The Kitchen Review
'The Kitchen' has a few surprises, but not enough to save it from mediocrity.
Release Date: August 9, 2019
MPAA Rating: R
The wives of New York gangsters in Hell’s Kitchen in the 1970s continue to operate their husbands’ rackets after they’re locked up in prison.
Director: Andrea Berloff
Screenwriters: Andrea Berloff, Ollie Masters, Ming Doyle
Producers: Michael De Luca, Marcus Viscidi
Cast: Melissa McCarthy (Kathy), Tiffany Haddish (Ruby), Elisabeth Moss (Claire), Domhnall Gleeson (Gabriel), Common (Gary Silvers)
Editor: Christopher Tellefsen
Cinematographer: Maryse Alberti
Production Designer: Shane Valentino
Music Score: Bryce Dessner
Production
When people think about movies based on comic books or graphic novels, their minds usually go right to superheroes, or maybe sometimes to horror. But there’s more to graphic novel life than capes and fangs. There are also books (and movies) like The Kitchen.
Set in the Hell’s Kitchen section of 1978 New York, The Kitchen is centered around three women named Kathy (Melissa McCarthy from Bridesmaids and Ghostbusters), Ruby (Girl’s Trip’s Tiffany Haddish), and Claire (Elisabeth Moss from Us and High-Rise), whose husbands are notorious gangsters. When the guys get locked up, the women are, at first, at the mercy of whatever money the mobsters want to give them. When that doesn’t make ends meet, the ladies take matters into their own hands and start collecting their own “protection money” from the community, enraging their husband’s mob pals in the process. The gals learn soon enough that money corrupts, and they find themselves at war with other New York City mobsters…and with each other.
The Kitchen is the directorial debut of Andrea Berloff, who earned an Oscar nomination for her screenwriting work on Straight Outta Compton. Berloff based her screenplay on the comic book series The Kitchen by Ollie Masters and Ming Doyle. It’s essentially a standard gritty gangster movie with the script flipped a bit to have the main players be female. The change is refreshing, and to Berloff’s credit, there’s very little leaning on the “just a girl” angle of the plot. The Kitchen has all of the same twists and turns, and the same betrayals and double-crosses, as any good gangster film. Unfortunately though, for every jaw-dropping surprise, there are two eye-rolling ones.

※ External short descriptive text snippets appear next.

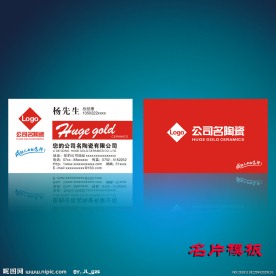 名片模板矢量图
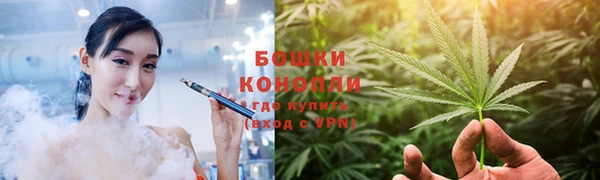 гашишное масло Белоозёрский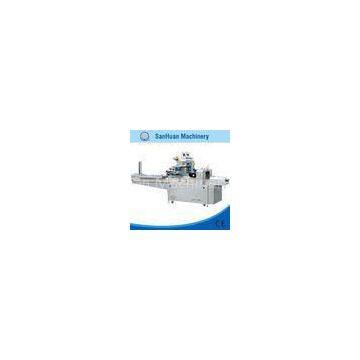 Horizontal Pharmaceutical Flow Wrapping Machine With Servo Motor Feeder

With a cast that includes Melissa McCarthy and Tiffany Haddish, one might expect The Kitchen to have a comedic vibe to it, but thankfully, it doesn’t. This is no Married to the Mob. There’s nothing funny about it. It’s actually a very brutal and violent depiction of the seventies New York mob scene. There are no chainsaws or icepicks or anything like that, but there is plenty of bloodshed, and the three women prove time and time again that they are a collective force to be reckoned with.
Elisabeth Moss’ Claire has the best arc. When the ladies decide that they need some muscle in order to accomplish their goals while keeping their hands relatively clean, they recruit a psychopathic military vet named Gabriel (Domhnall Gleeson from Ex Machina and Frank) to take care of their messy work. Claire, who was abused by her husband before he was arrested, befriends Gabriel and convinces him to teach her his tricks, transforming her from a timid Church volunteer to a ruthless killer in mere days.
Claire’s arc also, unfortunately, leads to one of the movie’s more annoying elements – a predictably forced love story angle between her and Gabriel. And that’s just one of the tonal inconsistencies in the film. The Kitchen starts off strongly enough, but as it plods along, the plot becomes contrived, as if the writing for the first half was too clever for its own good and the second half is forced to rely on convenience to stick the landing. Again, the eyes roll more than the jaw drops.
It’s safe to file The Kitchen on the same shelf as all of the other mob movies, but it feels like it was ordered off of the children’s menu. It’s sort of like The Departed Lite, with all of the gruesome and disturbing imagery, but without enough narrative ingenuity to back it up.
Score And Soundtrack
From the very first strains of Etta James howling James Brown’s “It’s A Man’s Man’s Man’s World” in the opening scene, the movie for The Kitchen captures the retro period of the film perfectly. The soundtrack is chocked full of seventies anthems, from the hard rock of Kansas’ “Carry On Wayward Son” and Heart’s “Barracuda” to the tasty grooves of The Meters’ “Cissy Strut” and the Baby Huey version of Curtis Mayfield’s “Hard Times.” There’s a subtle female empowerment vibe to some of the songs as well, particularly after every time the ladies get violent and a Fleetwood Mac song like “The Chain” or “Gold Dust Woman” ominously plays out the scene. The film even closes with a new recording of “The Chain” by country girl supergroup The Highwomen. Most of the soundtrack to The Kitchen is made up of chart hits, giving the musical proceedings an AM radio vibe, and it totally fits the grindhouse aesthetic of the film. The soundtrack is the high point of The Kitchen.